Effect of the antioxidant N-acetyl-cysteine (NAC) on the regulation of Nox4, MnSOD and catalase mRNA expression, and IL-6 release by TGF-β. A–D: AMSCs were pretreated with NAC (1–10 mM) for 1 h and then incubated with TGF-β (1 ng/ml) for 24 h. Nox4 (A), MnSOD (B) and catalase (C) mRNA expression, and IL-6 release (D) were determined. E and F: ASMCs were pretreated with NAC (10 mM; E) or ebselen (40 μM; F) for 1 h and then stimulated with TGF-β (0.25–1 ng/ml) for 15 min. Phosphorylated and total Smad3 protein expression was determined in whole cell lysates by Western blotting. Data are expressed as fold change in phosphorylated-Smad3 protein expression normalized to total Smad3 expression, with respect to unstimulated control. In the experiments using ebselen, the effect of different concentrations (10, 20, and 40 μM) of the antioxidant on Smad3 phosphorylation was determined. Due to their large number the samples were loaded on 2 different gels.

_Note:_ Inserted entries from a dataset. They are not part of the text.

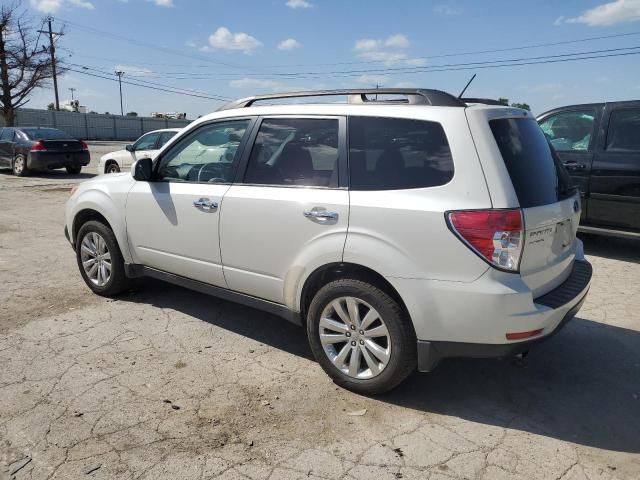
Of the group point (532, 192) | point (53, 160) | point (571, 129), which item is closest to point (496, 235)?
point (532, 192)

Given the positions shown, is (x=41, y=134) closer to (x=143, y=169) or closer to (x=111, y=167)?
(x=111, y=167)

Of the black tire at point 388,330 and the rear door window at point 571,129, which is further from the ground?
the rear door window at point 571,129

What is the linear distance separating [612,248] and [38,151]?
1502 cm

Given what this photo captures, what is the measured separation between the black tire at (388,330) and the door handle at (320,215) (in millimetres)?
387

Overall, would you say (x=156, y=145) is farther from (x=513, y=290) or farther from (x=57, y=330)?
(x=513, y=290)

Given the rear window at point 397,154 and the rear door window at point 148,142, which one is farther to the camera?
the rear door window at point 148,142

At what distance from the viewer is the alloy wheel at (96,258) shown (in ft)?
16.0

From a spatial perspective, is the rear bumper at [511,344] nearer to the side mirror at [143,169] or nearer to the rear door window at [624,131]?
the side mirror at [143,169]

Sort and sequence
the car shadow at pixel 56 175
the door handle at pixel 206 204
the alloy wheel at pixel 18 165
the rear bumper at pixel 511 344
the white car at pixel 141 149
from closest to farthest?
the rear bumper at pixel 511 344, the door handle at pixel 206 204, the white car at pixel 141 149, the alloy wheel at pixel 18 165, the car shadow at pixel 56 175

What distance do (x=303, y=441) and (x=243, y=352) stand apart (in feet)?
3.96

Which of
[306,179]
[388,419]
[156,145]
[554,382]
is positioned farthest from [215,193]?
[156,145]

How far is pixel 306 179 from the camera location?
352cm

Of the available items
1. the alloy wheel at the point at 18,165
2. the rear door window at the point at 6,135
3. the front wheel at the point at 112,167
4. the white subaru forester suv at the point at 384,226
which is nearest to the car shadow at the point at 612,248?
the white subaru forester suv at the point at 384,226

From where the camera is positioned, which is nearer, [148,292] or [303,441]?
[303,441]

For simplicity only the sections of the blots showing the effect of control and 40 μM of ebselen are depicted in F. Bars represent means ± SE of 3 ASMC donors. *P < 0.05 and **P < 0.01 compared with unstimulated control; #P < 0.05 and ##P < 0.01 compared with TGF-β (1 ng/ml)-stimulated cells; $P < 0.01 compared with TGF-β (0.25 ng/ml)-stimulated cells.

Fig. 7.

Effect of Nox4 small-interfering RNA (siRNA) on the regulation of MnSOD, catalase, and IL-6 expression by TGF-β. AMSCs were transfected with Nox4 siRNA (250 nM) for 18 h, serum deprived for 6 h, and then incubated with TGF-β (1 ng/ml) for 48 h. Nox4 mRNA was determined by real-time PCR (A), and protein was determined in whole cell extracts by Western blotting (B). MnSOD, catalase, and IL-6 (C) mRNA were determined by real-time PCR. mRNA data were expressed as fold change with respect to unstimulated control. Bars represent means ± SE of 4 ASMC donors. *P < 0.05 and **P < 0.01 compared with unstimulated control; #P < 0.05 compared with TGF-β (1 ng/ml)-stimulated cells.

Fig. 8.

Schematic summary of the proposed mechanism for TGF-β-mediated regulation of oxidant/antioxidant balance and IL-6 release in ASMCs. Early release of ROS in response to TGF-β activates the Smad pathway leading to upregulation of Nox4 and IL-6 expression and downregulation of catalase and MnSOD expression. Activation of PI3K also contributes to the upregulation of Nox4 and IL-6. The upregulation of Nox4 may also contribute to the regulation of MnSOD expression but not of catalase or of IL-6. The resulting oxidant/antioxidant imbalance leads to increased levels of intracellular ROS.